_REQUESTS_
(1) In the jazz post about Walter Smith III, which saxophonist does the writer say Smith captures the spirit of in his solos?
(2) Write the next part of the jazz post about Walter Smith III, picking up after its final line.

_SELECTED TEXT_
Language Lessons II: Oleo and the Jazz Police

In the first post of this series,  I sided with Victor Wooten (and countless other musicians throughout history) in comparing music to a language. But I want to take this further than the vague assertions and allusions musicians and teachers have generally made to this idea. Let’s look at this in action, through two snapshots of a saxophonist any of the jazz-inclined should know: Walter Smith III.

Walter was a popular figure with my generation, and if you listen to his first couple records it’s easy to see why. He doesn’t go in for bizarre substitutions, harmonic sequences or backwards rhythms- he works with bread-and-butter stuff, pentatonic scales, simple melodic shapes, intuitive rhythmic flow, and lots of melodic reference, with great results. In short, he makes sophisticated musical statements with simple, accessible vocabulary.

In solos like this he captures some of the spirit of someone like Sonny Rollins, who in the prime of his career represented a sort of earthy, playful counterpoint to Coltrane’s increasingly celestial sonic undulations.

I was talking with a friend a couple weeks ago and he argued that jazz today is more comparable to a sport than a style of music. If that’s true, Walter is “jazz as sport” at it’s best- exciting, immediate and brilliant without pretense.

Now let’s check out where he came from.

If you study jazz, you’ve probably heard Oleo, and if you study jazz seriously, you’ve probably heard a lot of the stuff Walter played in this video elsewhere. If you check out the comments (and sift out the ever-present, insipid arguing about whether or not the musicians are new gods or absolute trash) you’ll see a few people identifying the sources of various licks, or even quoting Walter himself (allegedly) in the liner notes to a later album talking about a “video of me doing a Sonny Stitt… thing on rhythm changes…”

Half the commenters laud him as the next great saxophonist, half of them write him off for quoting these other players at length or because jazz is stupid or some other nebulous thing.

But if we look at this for what it is- a video of some dude in college who’s on the way to being a well respected player in his musical community, good enough to get fairly coveted teaching positions, help out a lot of students, travel the world, and, most important, make some pretty damn tasty music in the process (Casually Introducing Walter Smith III  is a record I can still return to and enjoy, and I yearn to hear the few moments in which musicians of his generation played this way), then there’s a lot we can learn. 


1. There’s no shame in imitation.

_AVAILABLE DATA_

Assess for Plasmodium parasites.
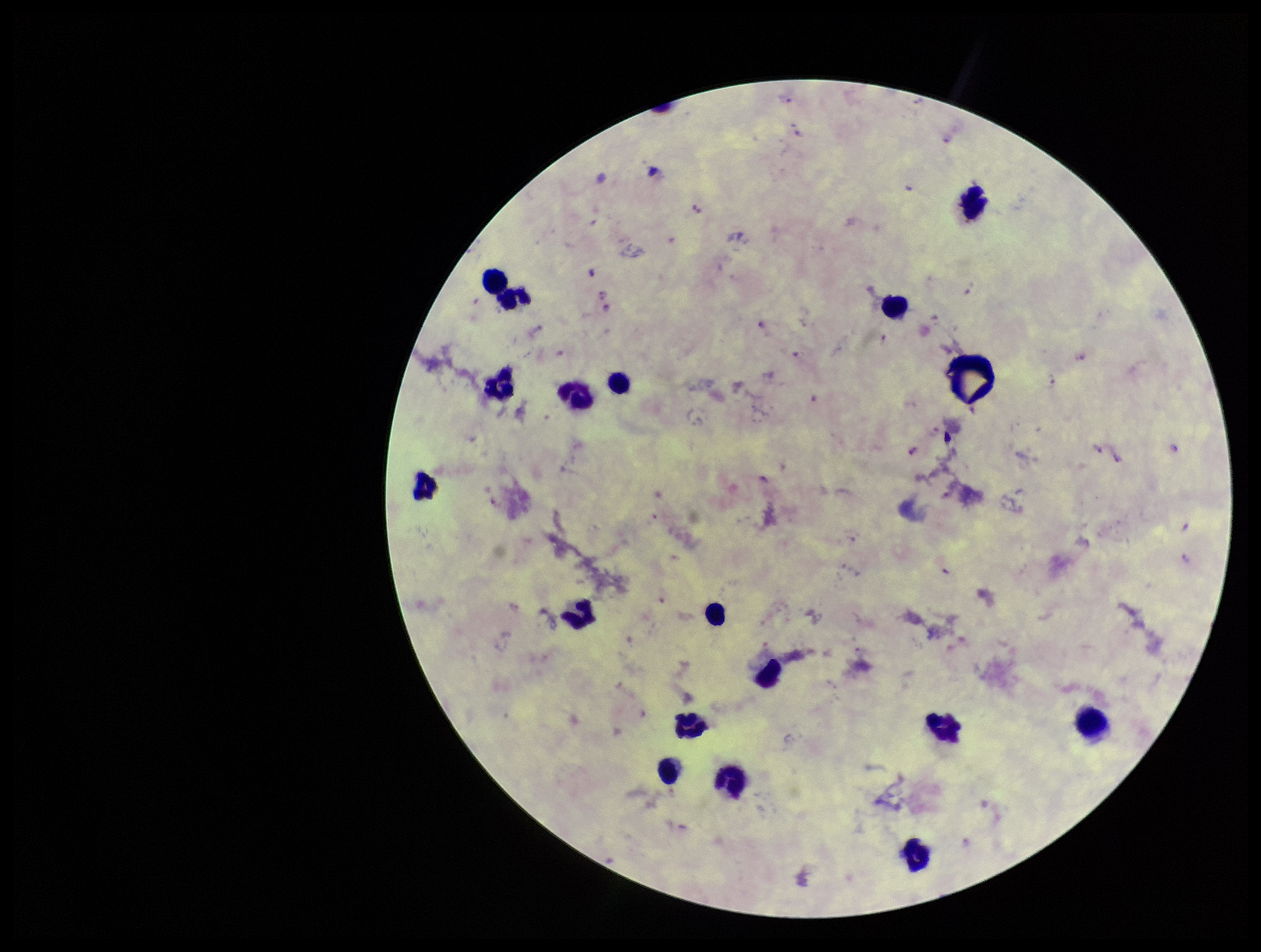

Identified.

Species reported for this patient: Plasmodium falciparum. Patient malaria status: infected. Image is 1261×952 pixels. Single field of view. Parasite count: 19. Giemsa stain. Preparation: thick. Leukocyte count: 18. Smartphone photograph taken through the eyepiece of a microscope.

_ANSWERS FOR THE TASKS_
(1) Sonny Rollins.

(2)
At least not as a means of finding your own voice. Walter was, relatively speaking, really damn young when this video was made, and he was in jazz school. It makes completely perfect sense that he’d be deep, deep in the study of other saxophonists throughout history, and that his playing would reflect his attempts to appropriate and absorb their language for his own use.

2. Because imitation is a basis for innovation.

Listen to that Stablemates solo again, carefully, and you can hear traces of where Walter came from- the vocabulary he once played verbatim has transformed, been cut up and sewn back together with a hundred other little concepts and ideas he’s picked up and become an original and compelling way of playing in a jazz context.

3. Don’t worry about judgment- enjoy the process of learning music and leave the traces for other people to freak out about, for better or worse.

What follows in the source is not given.